任务说明:
返回下方记录中所有含有字符串“grass”的行，每行原样照录。

数据行:
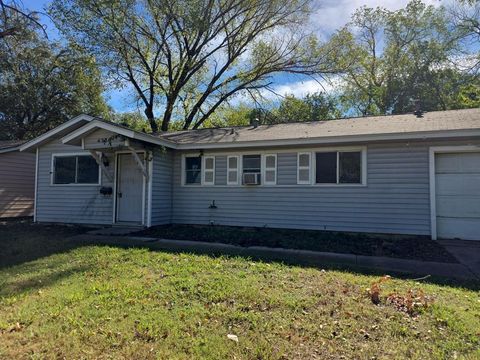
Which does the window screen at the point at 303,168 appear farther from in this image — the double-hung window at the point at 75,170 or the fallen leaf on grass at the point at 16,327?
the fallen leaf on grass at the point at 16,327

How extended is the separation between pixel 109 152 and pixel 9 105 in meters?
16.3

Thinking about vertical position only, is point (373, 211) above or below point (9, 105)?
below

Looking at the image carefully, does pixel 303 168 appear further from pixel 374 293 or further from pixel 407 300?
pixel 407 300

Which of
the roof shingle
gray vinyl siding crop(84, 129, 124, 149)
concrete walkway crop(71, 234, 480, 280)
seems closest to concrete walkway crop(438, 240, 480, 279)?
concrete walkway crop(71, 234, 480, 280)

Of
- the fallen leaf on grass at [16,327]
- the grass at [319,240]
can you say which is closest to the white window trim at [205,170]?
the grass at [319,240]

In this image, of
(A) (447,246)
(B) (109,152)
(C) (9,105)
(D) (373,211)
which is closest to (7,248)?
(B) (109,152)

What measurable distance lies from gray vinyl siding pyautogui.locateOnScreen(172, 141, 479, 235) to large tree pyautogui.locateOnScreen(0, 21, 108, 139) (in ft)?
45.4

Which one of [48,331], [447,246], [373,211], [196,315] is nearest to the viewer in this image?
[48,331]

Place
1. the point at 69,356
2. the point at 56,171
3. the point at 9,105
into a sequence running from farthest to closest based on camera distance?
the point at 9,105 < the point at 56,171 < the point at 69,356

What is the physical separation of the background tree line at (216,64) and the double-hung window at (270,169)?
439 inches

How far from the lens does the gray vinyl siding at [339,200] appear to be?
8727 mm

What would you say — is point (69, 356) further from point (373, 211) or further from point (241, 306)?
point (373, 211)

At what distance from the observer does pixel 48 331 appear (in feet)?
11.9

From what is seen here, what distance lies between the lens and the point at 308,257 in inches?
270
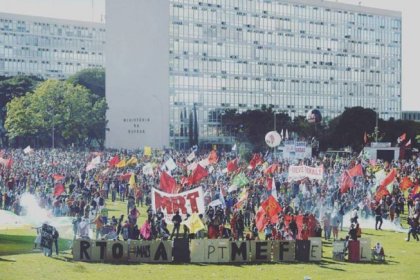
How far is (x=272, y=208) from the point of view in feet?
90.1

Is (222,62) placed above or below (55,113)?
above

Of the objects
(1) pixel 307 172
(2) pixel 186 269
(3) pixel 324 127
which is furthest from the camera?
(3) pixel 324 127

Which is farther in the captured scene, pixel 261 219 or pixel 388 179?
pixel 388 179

...

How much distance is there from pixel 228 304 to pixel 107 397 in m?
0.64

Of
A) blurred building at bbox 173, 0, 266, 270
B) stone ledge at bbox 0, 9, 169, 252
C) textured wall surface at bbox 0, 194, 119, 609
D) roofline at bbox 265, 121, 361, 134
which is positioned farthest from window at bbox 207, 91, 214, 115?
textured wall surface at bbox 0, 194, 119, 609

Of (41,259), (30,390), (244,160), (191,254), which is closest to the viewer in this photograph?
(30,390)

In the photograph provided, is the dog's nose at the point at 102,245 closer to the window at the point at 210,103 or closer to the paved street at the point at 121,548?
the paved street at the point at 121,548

...

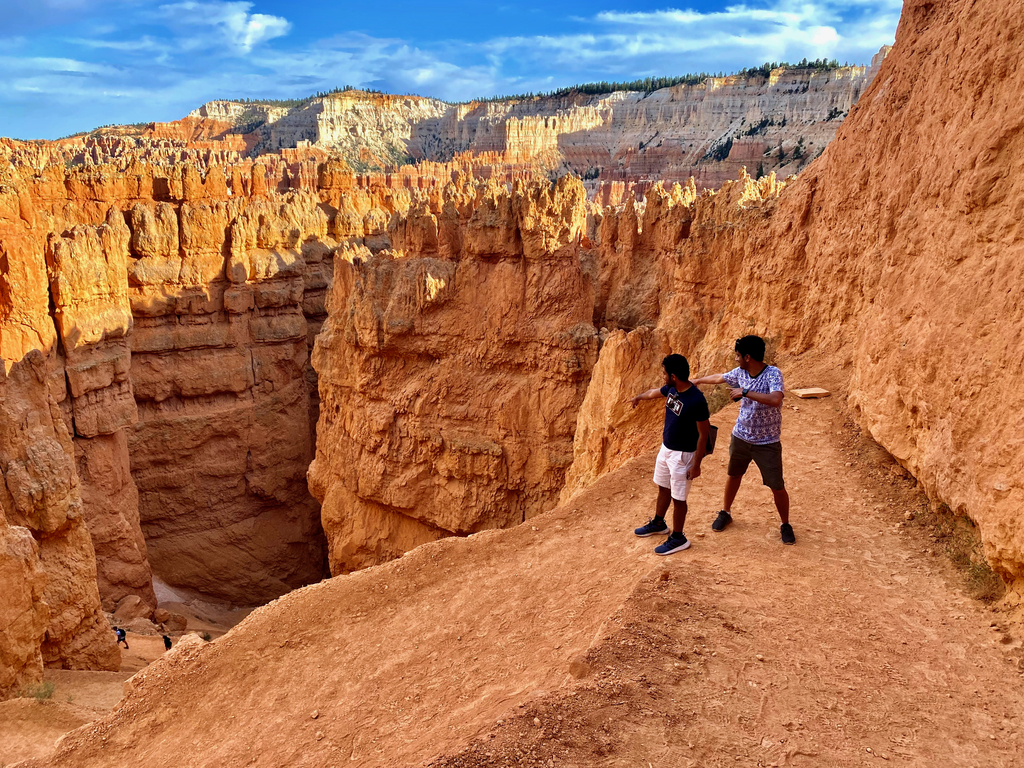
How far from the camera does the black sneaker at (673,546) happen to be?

完整输出:
Which does the window screen at the point at 303,168 appear farther from in this image — the double-hung window at the point at 75,170 or the fallen leaf on grass at the point at 16,327?
the fallen leaf on grass at the point at 16,327
- the fallen leaf on grass at [16,327]
- the grass at [319,240]
the grass at [319,240]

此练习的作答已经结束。